David, I answer, we are all here by choice. I walk to the door of my cell, his face appears through the bars of the door opposite me. It’s good to talk, Avi, he says. A jackal howls in the distance, and I move to my window, waiting for dawn to arrive. One month, I say, I’m here for one month, you’re here for one month. The time we should be in the Reserves doing our service. After that we leave, I say, that’s it.

David calls after me, my last army service, he says. I sit down on the stone floor of my cell, trace my finger through the dust, the scar on my face throbs in the cooler night air. We were on the way to the territories, he says, when we were diverted. Some sort of protest, he says, things got out of control, and we were diverted there to help regain control of the situation. He sighs. A man, he says, a man got shot. I was near him.

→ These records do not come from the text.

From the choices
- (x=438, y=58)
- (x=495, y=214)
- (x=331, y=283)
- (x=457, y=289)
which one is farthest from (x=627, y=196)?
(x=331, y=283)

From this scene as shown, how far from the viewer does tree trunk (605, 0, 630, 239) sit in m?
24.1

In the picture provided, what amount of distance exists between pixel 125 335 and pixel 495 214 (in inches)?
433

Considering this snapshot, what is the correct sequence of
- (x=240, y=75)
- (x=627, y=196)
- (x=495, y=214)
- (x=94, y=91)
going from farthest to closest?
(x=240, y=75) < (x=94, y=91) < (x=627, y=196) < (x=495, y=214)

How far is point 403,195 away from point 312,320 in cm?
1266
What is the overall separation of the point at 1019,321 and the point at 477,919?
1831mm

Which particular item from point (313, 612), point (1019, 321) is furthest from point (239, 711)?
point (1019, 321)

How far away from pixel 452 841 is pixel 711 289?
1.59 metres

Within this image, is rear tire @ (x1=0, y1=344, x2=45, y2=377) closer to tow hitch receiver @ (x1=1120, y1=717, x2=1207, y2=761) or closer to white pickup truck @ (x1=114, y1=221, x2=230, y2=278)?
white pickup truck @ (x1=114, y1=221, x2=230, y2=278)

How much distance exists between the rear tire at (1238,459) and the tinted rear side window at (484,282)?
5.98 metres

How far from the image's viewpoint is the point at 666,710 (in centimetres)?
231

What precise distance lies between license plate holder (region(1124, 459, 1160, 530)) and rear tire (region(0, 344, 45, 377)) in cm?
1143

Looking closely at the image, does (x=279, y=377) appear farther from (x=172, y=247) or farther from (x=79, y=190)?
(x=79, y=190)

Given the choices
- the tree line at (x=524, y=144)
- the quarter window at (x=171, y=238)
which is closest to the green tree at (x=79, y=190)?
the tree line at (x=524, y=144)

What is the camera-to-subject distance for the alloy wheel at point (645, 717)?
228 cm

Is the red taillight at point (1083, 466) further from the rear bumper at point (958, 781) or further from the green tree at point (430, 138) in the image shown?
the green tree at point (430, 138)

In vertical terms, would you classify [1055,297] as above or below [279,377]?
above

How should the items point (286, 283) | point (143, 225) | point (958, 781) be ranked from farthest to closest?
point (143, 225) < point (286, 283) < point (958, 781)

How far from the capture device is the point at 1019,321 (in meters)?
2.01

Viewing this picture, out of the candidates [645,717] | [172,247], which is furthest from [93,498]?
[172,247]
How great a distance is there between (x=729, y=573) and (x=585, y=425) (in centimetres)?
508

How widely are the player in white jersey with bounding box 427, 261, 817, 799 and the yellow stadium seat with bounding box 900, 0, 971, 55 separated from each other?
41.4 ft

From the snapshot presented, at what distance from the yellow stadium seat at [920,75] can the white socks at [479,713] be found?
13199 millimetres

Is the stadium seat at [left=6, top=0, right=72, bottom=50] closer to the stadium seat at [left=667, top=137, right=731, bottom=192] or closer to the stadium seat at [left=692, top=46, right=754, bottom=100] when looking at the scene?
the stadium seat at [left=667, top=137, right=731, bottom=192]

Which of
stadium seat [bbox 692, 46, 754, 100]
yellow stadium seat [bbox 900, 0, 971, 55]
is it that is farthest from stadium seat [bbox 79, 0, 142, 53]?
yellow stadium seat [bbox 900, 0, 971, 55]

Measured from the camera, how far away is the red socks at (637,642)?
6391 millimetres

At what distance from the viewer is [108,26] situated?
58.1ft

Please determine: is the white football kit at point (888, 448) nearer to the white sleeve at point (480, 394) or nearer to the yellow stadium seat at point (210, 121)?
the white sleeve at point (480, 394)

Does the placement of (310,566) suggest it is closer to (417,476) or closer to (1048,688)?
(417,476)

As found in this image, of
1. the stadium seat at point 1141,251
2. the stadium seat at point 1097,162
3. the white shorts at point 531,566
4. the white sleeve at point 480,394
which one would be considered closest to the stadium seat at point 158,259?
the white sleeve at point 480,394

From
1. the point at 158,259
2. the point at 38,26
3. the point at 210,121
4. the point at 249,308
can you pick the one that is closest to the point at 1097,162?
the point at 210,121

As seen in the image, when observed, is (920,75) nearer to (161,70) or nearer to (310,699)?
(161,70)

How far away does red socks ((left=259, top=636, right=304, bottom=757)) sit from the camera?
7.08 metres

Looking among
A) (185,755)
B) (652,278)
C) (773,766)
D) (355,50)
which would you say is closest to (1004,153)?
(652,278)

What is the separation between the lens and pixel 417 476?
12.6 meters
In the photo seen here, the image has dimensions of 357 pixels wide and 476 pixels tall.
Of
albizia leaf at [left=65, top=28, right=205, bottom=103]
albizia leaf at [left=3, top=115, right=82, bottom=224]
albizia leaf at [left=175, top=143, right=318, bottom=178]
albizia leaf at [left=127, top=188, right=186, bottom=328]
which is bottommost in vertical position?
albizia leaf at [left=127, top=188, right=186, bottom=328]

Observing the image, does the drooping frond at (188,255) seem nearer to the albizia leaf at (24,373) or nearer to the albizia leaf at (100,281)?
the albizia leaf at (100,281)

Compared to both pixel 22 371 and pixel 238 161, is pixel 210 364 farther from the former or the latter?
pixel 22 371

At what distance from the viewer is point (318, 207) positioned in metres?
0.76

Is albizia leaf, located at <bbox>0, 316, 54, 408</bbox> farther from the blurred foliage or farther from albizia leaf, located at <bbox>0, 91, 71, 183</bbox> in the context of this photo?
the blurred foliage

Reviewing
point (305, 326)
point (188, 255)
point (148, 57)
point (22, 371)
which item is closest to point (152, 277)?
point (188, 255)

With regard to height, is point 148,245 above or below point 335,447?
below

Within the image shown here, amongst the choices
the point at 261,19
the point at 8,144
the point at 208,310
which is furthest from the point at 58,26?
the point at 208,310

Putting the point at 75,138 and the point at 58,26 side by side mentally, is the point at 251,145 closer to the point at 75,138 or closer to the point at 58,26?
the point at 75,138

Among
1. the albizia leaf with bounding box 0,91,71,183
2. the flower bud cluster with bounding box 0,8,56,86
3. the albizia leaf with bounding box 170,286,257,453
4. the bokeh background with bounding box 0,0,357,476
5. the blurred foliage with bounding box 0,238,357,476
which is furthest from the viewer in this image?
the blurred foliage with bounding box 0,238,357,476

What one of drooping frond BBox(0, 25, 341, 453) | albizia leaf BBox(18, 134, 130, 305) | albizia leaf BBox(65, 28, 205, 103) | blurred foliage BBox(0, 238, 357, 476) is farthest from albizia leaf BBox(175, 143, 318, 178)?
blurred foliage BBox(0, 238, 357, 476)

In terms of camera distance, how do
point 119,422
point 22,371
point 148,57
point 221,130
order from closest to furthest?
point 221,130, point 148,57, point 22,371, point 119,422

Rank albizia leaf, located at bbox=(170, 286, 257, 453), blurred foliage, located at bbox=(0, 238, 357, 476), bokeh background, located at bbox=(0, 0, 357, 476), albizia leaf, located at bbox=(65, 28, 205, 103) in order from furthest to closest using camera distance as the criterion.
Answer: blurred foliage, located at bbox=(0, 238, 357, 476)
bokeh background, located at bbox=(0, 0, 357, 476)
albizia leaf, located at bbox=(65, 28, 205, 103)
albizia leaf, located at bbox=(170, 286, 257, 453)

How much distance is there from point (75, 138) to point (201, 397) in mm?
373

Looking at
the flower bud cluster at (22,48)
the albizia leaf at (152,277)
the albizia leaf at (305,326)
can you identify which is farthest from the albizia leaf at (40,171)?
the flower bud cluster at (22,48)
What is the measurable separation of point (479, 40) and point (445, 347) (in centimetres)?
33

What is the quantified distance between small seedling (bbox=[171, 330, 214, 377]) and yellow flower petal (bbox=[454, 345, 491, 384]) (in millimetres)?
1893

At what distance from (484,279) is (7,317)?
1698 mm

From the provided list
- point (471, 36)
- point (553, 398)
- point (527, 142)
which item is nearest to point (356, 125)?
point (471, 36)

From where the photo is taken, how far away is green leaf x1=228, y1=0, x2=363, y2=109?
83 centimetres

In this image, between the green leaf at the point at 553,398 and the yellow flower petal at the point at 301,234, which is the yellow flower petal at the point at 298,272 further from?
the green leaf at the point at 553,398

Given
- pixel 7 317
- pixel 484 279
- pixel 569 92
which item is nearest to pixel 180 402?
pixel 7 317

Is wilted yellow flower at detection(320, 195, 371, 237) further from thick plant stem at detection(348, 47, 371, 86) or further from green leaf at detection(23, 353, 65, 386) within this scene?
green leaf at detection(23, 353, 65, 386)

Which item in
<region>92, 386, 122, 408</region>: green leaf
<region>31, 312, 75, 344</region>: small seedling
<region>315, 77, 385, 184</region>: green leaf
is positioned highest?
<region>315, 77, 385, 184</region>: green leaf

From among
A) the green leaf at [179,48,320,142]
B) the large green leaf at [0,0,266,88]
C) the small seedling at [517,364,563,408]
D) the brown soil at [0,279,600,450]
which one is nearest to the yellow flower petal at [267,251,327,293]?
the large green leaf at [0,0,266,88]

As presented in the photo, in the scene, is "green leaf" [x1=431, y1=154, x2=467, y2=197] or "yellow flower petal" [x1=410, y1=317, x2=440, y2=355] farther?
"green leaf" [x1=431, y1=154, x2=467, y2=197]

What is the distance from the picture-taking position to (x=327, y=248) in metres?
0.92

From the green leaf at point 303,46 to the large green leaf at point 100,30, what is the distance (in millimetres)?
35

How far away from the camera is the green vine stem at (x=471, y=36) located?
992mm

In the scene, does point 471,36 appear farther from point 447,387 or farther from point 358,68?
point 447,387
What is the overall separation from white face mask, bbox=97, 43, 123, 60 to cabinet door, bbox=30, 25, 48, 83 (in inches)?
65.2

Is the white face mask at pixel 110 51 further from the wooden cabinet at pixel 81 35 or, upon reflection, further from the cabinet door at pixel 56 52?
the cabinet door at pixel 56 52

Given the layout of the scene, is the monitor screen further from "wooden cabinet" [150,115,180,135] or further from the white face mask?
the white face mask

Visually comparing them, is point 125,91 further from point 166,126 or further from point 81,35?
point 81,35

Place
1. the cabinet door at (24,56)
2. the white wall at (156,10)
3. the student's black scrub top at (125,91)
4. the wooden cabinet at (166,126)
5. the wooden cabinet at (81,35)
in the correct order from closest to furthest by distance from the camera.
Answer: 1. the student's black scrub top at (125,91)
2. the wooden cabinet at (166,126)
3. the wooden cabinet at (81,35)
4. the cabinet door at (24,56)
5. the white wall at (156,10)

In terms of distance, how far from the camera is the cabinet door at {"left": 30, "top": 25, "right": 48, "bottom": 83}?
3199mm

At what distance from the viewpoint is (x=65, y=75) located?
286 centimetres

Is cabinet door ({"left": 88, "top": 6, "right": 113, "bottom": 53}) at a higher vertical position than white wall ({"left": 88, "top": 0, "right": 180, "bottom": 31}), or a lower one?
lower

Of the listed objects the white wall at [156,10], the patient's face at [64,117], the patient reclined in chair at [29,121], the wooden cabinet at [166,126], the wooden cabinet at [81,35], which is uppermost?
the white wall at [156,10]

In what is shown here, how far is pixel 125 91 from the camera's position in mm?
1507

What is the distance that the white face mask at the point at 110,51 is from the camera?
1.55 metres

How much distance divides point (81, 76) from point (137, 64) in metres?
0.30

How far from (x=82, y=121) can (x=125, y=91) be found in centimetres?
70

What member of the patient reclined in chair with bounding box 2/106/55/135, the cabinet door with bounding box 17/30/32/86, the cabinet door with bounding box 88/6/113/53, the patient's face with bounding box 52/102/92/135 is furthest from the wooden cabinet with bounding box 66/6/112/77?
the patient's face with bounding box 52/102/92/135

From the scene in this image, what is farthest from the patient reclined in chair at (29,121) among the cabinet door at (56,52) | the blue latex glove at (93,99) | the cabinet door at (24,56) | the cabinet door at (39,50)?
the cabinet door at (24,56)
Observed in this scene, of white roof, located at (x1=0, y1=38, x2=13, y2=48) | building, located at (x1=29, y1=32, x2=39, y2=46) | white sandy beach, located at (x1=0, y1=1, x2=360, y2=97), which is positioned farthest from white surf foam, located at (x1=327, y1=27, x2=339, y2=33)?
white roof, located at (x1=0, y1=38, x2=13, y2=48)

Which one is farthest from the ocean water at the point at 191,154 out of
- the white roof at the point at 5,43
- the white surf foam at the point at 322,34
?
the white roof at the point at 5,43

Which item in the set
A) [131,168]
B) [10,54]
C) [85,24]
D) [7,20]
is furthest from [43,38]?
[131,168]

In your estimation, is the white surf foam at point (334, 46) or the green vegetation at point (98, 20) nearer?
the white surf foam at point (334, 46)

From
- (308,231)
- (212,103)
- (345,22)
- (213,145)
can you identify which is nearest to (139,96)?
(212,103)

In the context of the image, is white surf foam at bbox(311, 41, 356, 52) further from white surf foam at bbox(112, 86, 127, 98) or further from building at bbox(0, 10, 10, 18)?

I hear him shuffling around in the darkness, turning away from the door of his cell, moving back to the bars. I didn’t pull the trigger, he says, but I was near him. I saw everything. He is silent for a few moments. He went down right away, he says. There was a woman with him, she was pregnant and in distress. I tried to help her, he says, I tried to calm her down, but it was obvious pretty quickly that something was wrong. I stand, move to my doorway again, he is standing at his door, hands clasped against the bars. Something wrong medically I mean, he says. Maybe shock, I don’t know. But she couldn’t calm down, she was leaning over the man and she was hysterical, clutching her stomach and screaming. I tried to tell her he was dead and that she needed to save herself. And the baby. He starts to cry. She was about six months pregnant. I held her hand, he says, I tried to calm her down, tried everything I could think of, though I don’t think she realised I was there, but then I was ordered to move away.

What did you do, I say.

I moved away, he says, what else was there to do. I don’t know what happened after I left, but I heard her screams for a long time.

David, I say, you need to be quiet. They will hear you. He turns away. He says, they are watching television they won’t hear, and anyway they don’t really care most of the time. They will, I say, they will hear and they’ll punish us. After I left her, he says, I noticed the crowd watching her, but they were scared to approach. I stare into the dimly lit corridor, at the black door of his cell opposite me. I knew the man was dead immediately, David says, I knew he was dead. She did too. I took his hand to feel for a pulse but there was none there. When I let go, his hand just fell to the ground.